6. Adão (Adam) é também uma palavra conexa com a que serve, em hebraico, para designar «terra»: adamah. Se ela designa o primeiro homem, designa-o na sua relação de indissociação com aquilo que esteve na sua origem: entre origem e presente, haveria assim, uma espécie de vacilação, de dentro/fora do passado, em que o passado que entra pelo presente adentro. Além disso, o pintor «começa com o caos, com o vazio». O que supõe que o caos, o vazio se não desligam nunca inteiramente do ser que advém.
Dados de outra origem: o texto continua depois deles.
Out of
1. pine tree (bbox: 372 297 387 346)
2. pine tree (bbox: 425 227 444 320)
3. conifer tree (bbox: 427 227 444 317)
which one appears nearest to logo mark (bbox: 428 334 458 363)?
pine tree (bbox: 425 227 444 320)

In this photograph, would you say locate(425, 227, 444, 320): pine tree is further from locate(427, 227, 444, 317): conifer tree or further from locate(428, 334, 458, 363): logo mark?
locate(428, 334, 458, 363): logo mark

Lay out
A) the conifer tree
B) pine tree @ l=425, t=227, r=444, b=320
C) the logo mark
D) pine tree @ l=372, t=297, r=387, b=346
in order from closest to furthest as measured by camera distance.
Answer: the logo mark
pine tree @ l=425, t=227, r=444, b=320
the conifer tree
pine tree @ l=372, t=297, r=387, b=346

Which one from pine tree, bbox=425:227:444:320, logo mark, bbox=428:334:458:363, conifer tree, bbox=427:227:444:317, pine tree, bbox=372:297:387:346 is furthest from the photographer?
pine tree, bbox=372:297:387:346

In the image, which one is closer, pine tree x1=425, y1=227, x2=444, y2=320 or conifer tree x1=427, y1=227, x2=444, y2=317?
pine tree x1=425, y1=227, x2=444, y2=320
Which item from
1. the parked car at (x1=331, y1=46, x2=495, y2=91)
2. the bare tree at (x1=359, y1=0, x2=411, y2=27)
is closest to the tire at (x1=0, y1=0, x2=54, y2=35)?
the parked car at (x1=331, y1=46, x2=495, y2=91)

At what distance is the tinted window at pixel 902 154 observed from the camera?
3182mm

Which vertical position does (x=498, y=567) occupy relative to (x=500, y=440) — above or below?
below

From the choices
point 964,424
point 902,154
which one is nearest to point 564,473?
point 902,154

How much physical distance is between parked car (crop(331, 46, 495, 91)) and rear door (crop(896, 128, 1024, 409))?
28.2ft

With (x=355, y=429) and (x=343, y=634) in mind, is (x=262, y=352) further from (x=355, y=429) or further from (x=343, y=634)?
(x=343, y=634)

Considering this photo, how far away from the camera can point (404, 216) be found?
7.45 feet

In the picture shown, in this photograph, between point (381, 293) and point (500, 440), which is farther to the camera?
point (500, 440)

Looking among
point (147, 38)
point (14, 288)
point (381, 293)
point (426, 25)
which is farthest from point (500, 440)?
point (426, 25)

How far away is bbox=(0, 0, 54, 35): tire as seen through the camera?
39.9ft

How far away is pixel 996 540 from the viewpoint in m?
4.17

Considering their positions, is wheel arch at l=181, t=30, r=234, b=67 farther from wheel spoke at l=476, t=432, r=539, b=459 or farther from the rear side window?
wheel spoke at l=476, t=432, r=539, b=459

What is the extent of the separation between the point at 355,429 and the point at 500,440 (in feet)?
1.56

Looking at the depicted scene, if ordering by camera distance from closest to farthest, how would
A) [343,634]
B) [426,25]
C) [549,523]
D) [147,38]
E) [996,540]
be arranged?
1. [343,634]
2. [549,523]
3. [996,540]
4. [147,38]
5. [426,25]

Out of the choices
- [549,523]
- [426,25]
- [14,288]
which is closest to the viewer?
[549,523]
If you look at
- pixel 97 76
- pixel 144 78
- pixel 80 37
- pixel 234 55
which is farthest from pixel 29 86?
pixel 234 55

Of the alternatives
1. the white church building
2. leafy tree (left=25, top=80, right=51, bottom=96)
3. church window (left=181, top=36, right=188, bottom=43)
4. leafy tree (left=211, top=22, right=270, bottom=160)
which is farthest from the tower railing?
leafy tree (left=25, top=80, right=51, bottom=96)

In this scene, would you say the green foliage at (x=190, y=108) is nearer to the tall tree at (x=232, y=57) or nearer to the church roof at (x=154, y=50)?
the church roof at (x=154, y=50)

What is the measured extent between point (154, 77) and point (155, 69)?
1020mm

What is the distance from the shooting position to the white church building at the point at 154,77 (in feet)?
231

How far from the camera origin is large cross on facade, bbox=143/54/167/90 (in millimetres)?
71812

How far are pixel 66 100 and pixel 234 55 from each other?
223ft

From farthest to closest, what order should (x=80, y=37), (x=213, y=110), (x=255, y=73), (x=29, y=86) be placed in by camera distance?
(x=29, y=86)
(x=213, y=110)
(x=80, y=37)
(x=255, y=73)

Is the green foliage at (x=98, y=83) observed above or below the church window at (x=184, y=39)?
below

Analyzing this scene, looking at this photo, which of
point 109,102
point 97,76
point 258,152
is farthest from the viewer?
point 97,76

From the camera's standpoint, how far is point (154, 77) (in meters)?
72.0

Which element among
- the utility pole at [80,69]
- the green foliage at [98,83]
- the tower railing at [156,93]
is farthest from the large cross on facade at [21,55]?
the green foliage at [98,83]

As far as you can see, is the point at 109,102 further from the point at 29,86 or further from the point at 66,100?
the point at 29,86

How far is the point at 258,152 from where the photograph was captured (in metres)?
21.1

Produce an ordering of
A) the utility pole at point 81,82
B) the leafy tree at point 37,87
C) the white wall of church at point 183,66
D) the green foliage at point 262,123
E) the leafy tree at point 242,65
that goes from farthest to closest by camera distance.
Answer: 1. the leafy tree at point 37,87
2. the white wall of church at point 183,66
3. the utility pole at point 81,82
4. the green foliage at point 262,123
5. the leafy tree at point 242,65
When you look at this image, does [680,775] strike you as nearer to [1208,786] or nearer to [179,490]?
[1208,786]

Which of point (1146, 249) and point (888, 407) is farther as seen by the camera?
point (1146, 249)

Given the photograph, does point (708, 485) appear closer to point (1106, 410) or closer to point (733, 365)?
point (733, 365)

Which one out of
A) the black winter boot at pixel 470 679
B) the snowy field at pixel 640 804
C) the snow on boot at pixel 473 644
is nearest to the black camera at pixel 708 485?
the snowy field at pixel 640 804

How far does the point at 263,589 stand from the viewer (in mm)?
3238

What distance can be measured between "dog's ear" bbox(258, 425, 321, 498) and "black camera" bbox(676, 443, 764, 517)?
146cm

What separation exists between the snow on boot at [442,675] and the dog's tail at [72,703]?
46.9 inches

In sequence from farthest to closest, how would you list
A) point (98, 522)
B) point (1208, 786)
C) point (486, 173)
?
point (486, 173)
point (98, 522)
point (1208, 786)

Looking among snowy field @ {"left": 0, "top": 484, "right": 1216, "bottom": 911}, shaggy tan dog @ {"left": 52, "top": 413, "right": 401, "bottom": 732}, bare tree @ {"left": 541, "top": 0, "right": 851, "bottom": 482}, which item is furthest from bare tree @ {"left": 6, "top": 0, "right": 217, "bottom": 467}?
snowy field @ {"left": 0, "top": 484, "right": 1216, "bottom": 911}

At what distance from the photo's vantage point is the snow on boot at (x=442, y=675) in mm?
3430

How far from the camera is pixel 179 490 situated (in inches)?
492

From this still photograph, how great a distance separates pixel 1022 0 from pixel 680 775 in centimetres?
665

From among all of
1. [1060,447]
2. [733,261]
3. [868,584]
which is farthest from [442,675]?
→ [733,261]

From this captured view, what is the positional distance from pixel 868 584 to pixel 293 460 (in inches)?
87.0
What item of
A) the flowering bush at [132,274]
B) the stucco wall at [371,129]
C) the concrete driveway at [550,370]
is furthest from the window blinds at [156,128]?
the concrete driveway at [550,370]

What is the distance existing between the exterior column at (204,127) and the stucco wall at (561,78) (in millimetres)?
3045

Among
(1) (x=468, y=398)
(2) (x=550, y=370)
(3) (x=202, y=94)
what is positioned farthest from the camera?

Newman começa com uma cor sem mais nada - sem textura, sem forma, sem detalhes. A recusa do formalismo vazio, que ele via no abstraccionismo de então, e da impessoalidade utópica da abstracção própria do neoplasticismo de Mondrian (afogado, a seu ver, na metafísica), era também a sua recusa do caos na pintura. Era esse o juízo que ele fazia da pintura de Mondrian, mesmo que mais tarde venha a verificar ter-se enganado. Mas o caos era também o da crise moral, como diria vinte anos depois:

«aqui há vinte anos sentimos a crise moral de um mundo em cacos, um mundo devastado por uma grande depressão e uma severa guerra mundial, e era impossível nesse tempo pintar a espécie de pintura que fazíamos - flores, nus reclinados, gente a tocar violoncelo [como os de Cézanne, Picasso, Matisse]. Ao mesmo tempo não podíamos passar ásituação de um mundo de puras e inorgânicas formas e contornos, ou relações de cores, um mundo da sensação. E eu diria que para alguns de nós, esta era a nossa crise moral em relação ao que pintávamos. De forma que tivemos de começar, por assim dizer, do nada [ou do esgravatar, from scratch], como se a pintura estivesse não apenas morta mas nunca tivesse existido» (FINEBERG, Jonathan, op. cit., p. 103).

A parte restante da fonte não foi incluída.